Re: [PATCH 2/5] add object-cache infrastructure

From: Jeff King <peff@peff.net>
To: Junio C Hamano <gitster@pobox.com>
Cc: git@vger.kernel.org, "Jakub Narebski" <jnareb@gmail.com>,
	"Ted Ts'o" <tytso@mit.edu>,
	"Jonathan Nieder" <jrnieder@gmail.com>,
	"Ævar Arnfjörð Bjarmason" <avarab@gmail.com>,
	"Clemens Buchacher" <drizzd@aon.at>
Subject: Re: [PATCH 2/5] add object-cache infrastructure
Date: Mon, 11 Jul 2011 18:01:07 -0400	[thread overview]
Message-ID: <20110711220107.GC30155@sigill.intra.peff.net> (raw)
In-Reply-To: <7vliw4d1hu.fsf@alter.siamese.dyndns.org>

On Mon, Jul 11, 2011 at 12:17:56PM -0700, Junio C Hamano wrote:

> Jeff King <peff@peff.net> writes:
> 
> > As I mentioned earlier, I wanted this to be generic and size-agnostic,
> > because I'd also like to try caching patch-ids for git-cherry.
> 
> Sounds like a good thing to aim for, but "Object Cache" sounded too much
> like giving access to the object data that is faster than either loose or
> packed objects.

Agreed.

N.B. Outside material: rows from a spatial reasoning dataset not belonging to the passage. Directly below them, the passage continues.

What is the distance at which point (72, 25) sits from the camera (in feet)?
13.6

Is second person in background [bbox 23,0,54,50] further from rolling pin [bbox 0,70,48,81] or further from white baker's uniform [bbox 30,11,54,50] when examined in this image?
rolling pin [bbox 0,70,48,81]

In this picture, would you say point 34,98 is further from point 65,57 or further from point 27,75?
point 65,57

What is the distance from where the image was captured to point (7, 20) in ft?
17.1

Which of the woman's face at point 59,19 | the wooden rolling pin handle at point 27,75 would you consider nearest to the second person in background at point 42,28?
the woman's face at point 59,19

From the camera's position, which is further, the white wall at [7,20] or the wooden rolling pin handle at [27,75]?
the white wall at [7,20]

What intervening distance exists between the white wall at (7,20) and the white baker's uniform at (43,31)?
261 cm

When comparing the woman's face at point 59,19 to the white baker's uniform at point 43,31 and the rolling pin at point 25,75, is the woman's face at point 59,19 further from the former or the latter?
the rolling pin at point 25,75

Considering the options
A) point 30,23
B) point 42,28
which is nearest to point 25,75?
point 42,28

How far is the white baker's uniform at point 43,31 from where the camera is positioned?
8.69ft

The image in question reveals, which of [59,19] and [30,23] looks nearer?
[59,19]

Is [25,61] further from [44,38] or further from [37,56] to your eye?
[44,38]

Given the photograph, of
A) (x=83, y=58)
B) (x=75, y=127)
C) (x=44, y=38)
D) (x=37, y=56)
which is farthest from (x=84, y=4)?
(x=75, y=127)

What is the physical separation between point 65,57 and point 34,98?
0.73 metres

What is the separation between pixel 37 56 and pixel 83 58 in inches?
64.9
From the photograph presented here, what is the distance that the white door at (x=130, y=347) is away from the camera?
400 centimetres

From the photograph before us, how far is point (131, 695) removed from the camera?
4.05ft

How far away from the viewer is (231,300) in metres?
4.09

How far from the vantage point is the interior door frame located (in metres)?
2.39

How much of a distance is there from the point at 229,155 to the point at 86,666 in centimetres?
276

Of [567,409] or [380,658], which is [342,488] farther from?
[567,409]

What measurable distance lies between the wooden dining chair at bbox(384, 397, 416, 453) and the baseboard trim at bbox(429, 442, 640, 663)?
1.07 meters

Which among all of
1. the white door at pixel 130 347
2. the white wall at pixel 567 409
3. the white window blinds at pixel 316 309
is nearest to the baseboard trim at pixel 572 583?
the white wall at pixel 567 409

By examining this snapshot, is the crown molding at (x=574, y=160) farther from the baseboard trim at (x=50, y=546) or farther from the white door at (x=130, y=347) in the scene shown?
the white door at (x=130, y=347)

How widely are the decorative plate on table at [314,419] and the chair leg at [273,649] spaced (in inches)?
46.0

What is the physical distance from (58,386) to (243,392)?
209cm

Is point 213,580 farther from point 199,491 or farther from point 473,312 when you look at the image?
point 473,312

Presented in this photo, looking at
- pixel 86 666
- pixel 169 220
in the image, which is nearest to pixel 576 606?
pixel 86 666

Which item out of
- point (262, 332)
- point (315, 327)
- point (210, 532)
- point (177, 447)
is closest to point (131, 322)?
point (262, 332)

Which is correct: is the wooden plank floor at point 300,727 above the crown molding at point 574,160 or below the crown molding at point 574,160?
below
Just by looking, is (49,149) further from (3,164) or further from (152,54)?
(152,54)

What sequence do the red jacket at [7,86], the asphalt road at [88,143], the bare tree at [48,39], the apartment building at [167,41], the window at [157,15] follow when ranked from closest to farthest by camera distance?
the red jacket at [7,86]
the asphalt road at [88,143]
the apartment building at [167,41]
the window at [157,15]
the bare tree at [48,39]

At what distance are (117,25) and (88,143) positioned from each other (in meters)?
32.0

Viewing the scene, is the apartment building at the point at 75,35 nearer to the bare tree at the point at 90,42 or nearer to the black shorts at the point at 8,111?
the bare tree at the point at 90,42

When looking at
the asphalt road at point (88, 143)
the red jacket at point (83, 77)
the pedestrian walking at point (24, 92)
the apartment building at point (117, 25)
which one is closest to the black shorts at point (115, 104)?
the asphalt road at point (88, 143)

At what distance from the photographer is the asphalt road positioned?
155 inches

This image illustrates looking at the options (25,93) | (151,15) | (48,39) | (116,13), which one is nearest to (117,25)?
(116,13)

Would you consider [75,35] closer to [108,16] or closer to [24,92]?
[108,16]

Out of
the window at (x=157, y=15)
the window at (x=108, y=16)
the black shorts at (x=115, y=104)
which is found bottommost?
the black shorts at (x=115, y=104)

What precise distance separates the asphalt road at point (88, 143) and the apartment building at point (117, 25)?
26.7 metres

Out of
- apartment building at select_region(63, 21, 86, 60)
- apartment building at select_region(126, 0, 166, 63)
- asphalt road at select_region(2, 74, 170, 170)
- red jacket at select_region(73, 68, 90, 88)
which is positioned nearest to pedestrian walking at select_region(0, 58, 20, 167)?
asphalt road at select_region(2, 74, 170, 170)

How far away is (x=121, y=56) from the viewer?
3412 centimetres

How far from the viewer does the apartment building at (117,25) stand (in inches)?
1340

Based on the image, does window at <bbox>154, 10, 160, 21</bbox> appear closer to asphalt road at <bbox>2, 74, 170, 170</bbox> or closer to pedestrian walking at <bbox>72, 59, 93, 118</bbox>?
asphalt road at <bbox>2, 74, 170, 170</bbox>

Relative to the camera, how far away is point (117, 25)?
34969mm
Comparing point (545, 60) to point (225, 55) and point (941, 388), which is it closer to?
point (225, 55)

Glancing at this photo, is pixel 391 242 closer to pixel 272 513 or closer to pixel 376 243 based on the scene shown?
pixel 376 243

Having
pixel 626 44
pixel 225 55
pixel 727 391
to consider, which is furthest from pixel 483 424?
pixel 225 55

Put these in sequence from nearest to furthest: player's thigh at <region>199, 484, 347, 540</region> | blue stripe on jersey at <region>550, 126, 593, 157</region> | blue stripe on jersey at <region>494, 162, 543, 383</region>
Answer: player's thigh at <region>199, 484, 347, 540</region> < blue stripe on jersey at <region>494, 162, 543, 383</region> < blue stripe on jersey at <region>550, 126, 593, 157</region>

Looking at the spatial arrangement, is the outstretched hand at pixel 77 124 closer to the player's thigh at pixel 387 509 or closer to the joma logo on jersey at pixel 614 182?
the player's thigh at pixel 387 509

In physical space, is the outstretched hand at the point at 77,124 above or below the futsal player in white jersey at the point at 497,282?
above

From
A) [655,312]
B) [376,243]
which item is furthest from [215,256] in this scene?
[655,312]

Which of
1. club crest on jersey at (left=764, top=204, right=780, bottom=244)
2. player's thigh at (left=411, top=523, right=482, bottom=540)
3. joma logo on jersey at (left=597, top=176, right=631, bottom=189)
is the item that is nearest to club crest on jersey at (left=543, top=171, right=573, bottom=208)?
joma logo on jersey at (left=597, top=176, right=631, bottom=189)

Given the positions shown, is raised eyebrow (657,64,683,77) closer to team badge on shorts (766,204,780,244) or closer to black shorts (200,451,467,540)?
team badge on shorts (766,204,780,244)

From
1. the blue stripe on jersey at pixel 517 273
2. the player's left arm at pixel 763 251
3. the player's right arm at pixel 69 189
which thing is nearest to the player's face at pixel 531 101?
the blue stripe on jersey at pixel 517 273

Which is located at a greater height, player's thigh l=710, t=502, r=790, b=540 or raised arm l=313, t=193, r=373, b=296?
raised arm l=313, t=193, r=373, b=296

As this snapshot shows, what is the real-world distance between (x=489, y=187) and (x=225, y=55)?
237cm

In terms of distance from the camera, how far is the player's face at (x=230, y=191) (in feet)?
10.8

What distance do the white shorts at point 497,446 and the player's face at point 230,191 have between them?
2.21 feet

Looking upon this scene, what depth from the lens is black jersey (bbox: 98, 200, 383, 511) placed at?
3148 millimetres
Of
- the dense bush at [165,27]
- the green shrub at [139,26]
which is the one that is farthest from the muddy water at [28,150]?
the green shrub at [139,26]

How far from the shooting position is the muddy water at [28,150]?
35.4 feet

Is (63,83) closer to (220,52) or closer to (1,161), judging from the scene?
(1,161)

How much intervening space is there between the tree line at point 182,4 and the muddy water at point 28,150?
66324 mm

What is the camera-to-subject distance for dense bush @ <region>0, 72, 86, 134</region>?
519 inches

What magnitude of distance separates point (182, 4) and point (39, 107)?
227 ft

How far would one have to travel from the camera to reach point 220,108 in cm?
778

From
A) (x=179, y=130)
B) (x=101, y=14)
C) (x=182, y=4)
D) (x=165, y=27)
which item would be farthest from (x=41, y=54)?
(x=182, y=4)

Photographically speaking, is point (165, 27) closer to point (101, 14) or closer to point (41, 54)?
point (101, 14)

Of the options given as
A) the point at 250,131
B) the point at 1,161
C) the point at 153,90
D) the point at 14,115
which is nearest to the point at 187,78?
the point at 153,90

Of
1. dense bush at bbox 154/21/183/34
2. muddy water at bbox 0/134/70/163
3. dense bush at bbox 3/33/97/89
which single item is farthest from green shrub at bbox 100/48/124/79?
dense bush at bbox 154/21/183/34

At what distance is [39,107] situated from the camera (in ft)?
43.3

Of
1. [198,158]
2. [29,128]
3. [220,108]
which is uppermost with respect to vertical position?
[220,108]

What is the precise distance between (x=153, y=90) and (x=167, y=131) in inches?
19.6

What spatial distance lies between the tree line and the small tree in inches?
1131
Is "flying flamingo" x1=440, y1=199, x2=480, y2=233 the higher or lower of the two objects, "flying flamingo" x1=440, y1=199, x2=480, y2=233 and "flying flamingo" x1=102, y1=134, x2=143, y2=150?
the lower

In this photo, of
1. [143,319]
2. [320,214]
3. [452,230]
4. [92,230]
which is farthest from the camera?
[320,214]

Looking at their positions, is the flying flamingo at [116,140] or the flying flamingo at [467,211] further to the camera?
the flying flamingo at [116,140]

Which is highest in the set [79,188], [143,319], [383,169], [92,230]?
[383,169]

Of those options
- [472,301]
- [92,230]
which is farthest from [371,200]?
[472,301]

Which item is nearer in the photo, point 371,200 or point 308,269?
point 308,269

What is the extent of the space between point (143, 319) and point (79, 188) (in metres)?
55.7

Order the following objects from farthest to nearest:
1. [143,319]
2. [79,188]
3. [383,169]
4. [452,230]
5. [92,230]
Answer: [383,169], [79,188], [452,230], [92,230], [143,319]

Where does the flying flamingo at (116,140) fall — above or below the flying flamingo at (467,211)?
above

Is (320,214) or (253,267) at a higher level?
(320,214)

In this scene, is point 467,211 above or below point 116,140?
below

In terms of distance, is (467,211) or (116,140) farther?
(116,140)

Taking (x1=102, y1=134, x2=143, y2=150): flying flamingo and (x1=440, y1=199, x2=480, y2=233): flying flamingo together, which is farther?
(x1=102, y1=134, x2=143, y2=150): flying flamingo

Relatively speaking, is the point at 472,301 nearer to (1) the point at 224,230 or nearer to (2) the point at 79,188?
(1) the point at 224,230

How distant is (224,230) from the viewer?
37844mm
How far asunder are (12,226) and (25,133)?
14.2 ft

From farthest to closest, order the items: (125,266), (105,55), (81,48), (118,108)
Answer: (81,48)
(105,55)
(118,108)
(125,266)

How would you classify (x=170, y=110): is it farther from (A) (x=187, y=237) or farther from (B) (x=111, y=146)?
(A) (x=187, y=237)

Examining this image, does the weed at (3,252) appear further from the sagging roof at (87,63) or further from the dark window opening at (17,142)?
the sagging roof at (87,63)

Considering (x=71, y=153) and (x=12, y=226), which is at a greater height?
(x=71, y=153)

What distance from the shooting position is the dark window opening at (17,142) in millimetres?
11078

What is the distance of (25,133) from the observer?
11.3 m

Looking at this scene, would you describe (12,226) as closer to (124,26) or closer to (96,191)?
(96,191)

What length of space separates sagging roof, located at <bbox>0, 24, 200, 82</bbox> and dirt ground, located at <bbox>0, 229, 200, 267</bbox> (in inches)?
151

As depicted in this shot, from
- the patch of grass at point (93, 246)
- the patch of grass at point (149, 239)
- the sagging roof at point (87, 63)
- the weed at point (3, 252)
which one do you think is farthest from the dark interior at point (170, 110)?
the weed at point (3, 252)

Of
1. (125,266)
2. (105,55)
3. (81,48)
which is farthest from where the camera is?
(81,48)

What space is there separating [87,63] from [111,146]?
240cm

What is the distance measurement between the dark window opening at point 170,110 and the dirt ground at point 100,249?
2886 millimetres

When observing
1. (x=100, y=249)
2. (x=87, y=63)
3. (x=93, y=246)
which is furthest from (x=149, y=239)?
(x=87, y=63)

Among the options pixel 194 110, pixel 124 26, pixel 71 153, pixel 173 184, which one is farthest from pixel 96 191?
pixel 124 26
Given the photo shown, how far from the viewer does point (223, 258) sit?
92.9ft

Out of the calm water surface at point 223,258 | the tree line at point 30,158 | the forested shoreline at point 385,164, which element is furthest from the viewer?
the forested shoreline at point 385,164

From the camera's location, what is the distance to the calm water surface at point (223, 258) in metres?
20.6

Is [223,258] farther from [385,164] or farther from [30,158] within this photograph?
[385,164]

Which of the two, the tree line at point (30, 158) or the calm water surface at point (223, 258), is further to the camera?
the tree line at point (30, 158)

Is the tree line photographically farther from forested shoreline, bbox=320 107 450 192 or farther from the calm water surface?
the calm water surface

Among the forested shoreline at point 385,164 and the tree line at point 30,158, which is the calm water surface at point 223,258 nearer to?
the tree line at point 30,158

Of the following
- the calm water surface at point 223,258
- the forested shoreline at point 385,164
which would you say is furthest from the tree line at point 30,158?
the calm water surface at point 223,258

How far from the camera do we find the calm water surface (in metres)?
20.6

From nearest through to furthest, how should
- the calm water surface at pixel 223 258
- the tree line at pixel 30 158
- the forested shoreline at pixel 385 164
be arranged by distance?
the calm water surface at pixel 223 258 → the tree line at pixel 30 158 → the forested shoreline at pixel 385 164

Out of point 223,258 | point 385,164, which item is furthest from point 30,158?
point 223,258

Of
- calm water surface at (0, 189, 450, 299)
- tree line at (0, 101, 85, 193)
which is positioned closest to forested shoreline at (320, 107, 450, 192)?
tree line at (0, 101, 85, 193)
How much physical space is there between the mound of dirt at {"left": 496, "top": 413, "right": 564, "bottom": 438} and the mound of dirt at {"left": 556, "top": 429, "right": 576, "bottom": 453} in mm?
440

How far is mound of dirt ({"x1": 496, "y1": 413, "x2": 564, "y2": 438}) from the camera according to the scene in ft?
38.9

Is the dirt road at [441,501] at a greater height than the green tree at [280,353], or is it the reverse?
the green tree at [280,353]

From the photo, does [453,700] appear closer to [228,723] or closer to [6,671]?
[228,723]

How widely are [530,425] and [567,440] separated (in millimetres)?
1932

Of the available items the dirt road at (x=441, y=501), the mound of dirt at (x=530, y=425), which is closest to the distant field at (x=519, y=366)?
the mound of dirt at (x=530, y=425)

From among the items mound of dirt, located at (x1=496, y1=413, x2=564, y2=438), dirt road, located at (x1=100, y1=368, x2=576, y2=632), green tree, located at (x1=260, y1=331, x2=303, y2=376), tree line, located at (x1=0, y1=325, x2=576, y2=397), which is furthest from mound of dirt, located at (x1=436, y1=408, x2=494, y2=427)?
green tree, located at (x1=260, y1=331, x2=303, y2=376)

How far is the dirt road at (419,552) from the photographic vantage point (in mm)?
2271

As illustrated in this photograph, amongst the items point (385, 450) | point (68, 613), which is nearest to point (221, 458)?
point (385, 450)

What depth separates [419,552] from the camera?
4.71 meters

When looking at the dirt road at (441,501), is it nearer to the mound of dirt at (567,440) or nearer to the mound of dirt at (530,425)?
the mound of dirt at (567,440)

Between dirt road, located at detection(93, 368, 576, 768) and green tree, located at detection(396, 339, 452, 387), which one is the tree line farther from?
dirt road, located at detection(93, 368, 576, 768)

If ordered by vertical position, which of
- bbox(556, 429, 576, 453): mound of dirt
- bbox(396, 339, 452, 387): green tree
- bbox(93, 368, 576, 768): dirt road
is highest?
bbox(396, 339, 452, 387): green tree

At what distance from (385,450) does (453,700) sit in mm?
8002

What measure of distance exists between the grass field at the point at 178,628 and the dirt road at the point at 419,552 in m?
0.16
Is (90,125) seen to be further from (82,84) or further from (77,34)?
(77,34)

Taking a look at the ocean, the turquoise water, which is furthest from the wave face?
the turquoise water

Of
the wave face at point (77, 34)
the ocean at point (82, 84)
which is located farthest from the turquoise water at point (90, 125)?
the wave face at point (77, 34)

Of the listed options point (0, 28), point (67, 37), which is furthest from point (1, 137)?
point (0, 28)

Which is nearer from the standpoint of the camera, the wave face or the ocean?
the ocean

I'm open to better suggestions for the name. I would have just
called it a straight out "cache" as it can be used for caching anything,
but that term is already taken in git. :)

You could argue we are caching metadata about objects, so something like
object_metadata_cache might be OK. I dunno.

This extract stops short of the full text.